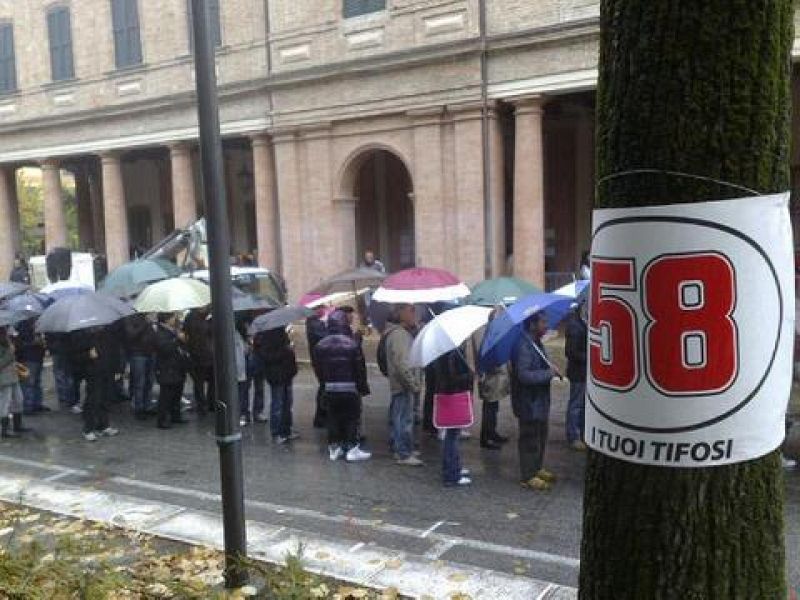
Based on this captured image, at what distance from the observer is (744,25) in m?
2.29

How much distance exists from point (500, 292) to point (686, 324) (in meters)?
7.37

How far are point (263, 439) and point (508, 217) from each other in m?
11.1

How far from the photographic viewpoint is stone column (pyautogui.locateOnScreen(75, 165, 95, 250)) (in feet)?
103

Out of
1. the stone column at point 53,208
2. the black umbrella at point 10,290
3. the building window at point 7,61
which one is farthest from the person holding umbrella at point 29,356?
the building window at point 7,61

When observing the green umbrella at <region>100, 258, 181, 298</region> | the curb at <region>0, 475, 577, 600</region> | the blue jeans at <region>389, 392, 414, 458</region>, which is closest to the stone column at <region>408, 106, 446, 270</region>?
the green umbrella at <region>100, 258, 181, 298</region>

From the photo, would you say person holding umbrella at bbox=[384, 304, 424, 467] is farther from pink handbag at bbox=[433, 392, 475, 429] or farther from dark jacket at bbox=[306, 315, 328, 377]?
dark jacket at bbox=[306, 315, 328, 377]

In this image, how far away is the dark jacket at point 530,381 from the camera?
7.59 metres

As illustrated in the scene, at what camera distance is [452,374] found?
25.7 ft

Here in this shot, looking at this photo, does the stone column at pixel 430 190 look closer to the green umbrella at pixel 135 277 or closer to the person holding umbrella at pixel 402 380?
the green umbrella at pixel 135 277

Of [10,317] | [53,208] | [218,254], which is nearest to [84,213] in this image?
[53,208]

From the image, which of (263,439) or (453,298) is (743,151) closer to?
(453,298)

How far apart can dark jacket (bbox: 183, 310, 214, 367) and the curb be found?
2945mm

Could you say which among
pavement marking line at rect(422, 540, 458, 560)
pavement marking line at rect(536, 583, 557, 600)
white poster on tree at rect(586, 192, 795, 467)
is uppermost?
white poster on tree at rect(586, 192, 795, 467)

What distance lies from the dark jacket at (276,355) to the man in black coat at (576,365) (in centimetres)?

§ What is being asked: Give every line of the data above as a numbered list, with blank lines left out. Leave the picture out of your answer.

§ Correct result:
1. Based on this captured image, at what distance from the observer is (744,25) in m?
2. 2.29
3. How much distance exists from point (500, 292) to point (686, 324) (in meters)?
4. 7.37
5. How far are point (263, 439) and point (508, 217) from each other in m?
6. 11.1
7. How far from the photographic viewpoint is stone column (pyautogui.locateOnScreen(75, 165, 95, 250)) (in feet)?
8. 103
9. Out of
10. 1. the stone column at point 53,208
11. 2. the black umbrella at point 10,290
12. 3. the building window at point 7,61
13. which one is farthest from the person holding umbrella at point 29,356?
14. the building window at point 7,61
15. When observing the green umbrella at <region>100, 258, 181, 298</region> | the curb at <region>0, 475, 577, 600</region> | the blue jeans at <region>389, 392, 414, 458</region>, which is closest to the stone column at <region>408, 106, 446, 270</region>?
16. the green umbrella at <region>100, 258, 181, 298</region>
17. From the photo, would you say person holding umbrella at bbox=[384, 304, 424, 467] is farther from pink handbag at bbox=[433, 392, 475, 429] or farther from dark jacket at bbox=[306, 315, 328, 377]?
18. dark jacket at bbox=[306, 315, 328, 377]
19. In this image, how far away is the dark jacket at point 530,381 from the camera?
20. 7.59 metres
21. As illustrated in the scene, at what camera distance is [452,374] found?
22. 25.7 ft
23. Here in this shot, looking at this photo, does the stone column at pixel 430 190 look closer to the green umbrella at pixel 135 277 or closer to the person holding umbrella at pixel 402 380?
24. the green umbrella at pixel 135 277
25. Of [10,317] | [53,208] | [218,254], which is nearest to [84,213] in this image?
26. [53,208]
27. From the image, which of (263,439) or (453,298) is (743,151) closer to?
28. (453,298)
29. How far apart can dark jacket (bbox: 183, 310, 214, 367) and the curb be found?
30. 2945mm
31. Could you say which among
32. pavement marking line at rect(422, 540, 458, 560)
33. pavement marking line at rect(536, 583, 557, 600)
34. white poster on tree at rect(586, 192, 795, 467)
35. is uppermost?
36. white poster on tree at rect(586, 192, 795, 467)
37. What distance lies from the dark jacket at (276,355) to the man in black coat at (576,365) (in centimetres)?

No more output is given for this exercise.